> **Text under study**
>>>>>

And then I thought I was playing a game with Ateneo. So it was me versus Ateneo. Everyone was against me, the dorm janitors, my dorm head, my spiritual counselor, my department head, my friends, my teachers. Everyone was against me. They were spewing things out from their mouths that I’ve never heard them say before, and worse, they were somehow “directed at me”. Strange things started to happen like I wouldn’t be able to go to the CR because all the CRs were closed by “Ateneo”. And that people would roll down their car windows to see me, and check up on me, like I was some kind of public enemy. People would curse at me behind my back, say bad things about me, and up until I do not know whether they were really directed at me or not. Whatever it is, it still stings whenever I think about it, especially when it comes from your close friends and people I look up to. It was a horrible feeling, thinking that the entire Ateneo campus, and possibly even the entire world hated me.

<<<<<

> **Dataset extract**
>>>>>

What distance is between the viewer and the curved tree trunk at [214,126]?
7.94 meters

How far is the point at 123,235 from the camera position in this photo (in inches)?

<<<<<

> **Directions**
1. In the Ateneo account, what kept the narrator from going to the CR?
2. Say whether each statement agrees with the Ateneo account, and quote the words that decide it.
(a) The narrator's dorm head is named among those against the narrator.
(b) People rolled down their car windows to greet the narrator in a friendly way.
(c) The narrator is sure the curses behind their back were aimed at them.
Work from the Ateneo account alone, not the listing.

> **Solutions per task**
1. All the CRs were closed by "Ateneo."

2.
(a) Yes: "the dorm janitors, my dorm head, my spiritual counselor"
(b) No: "to see me, and check up on me, like I was some kind of public enemy"
(c) No: "I do not know whether they were really directed at me or not"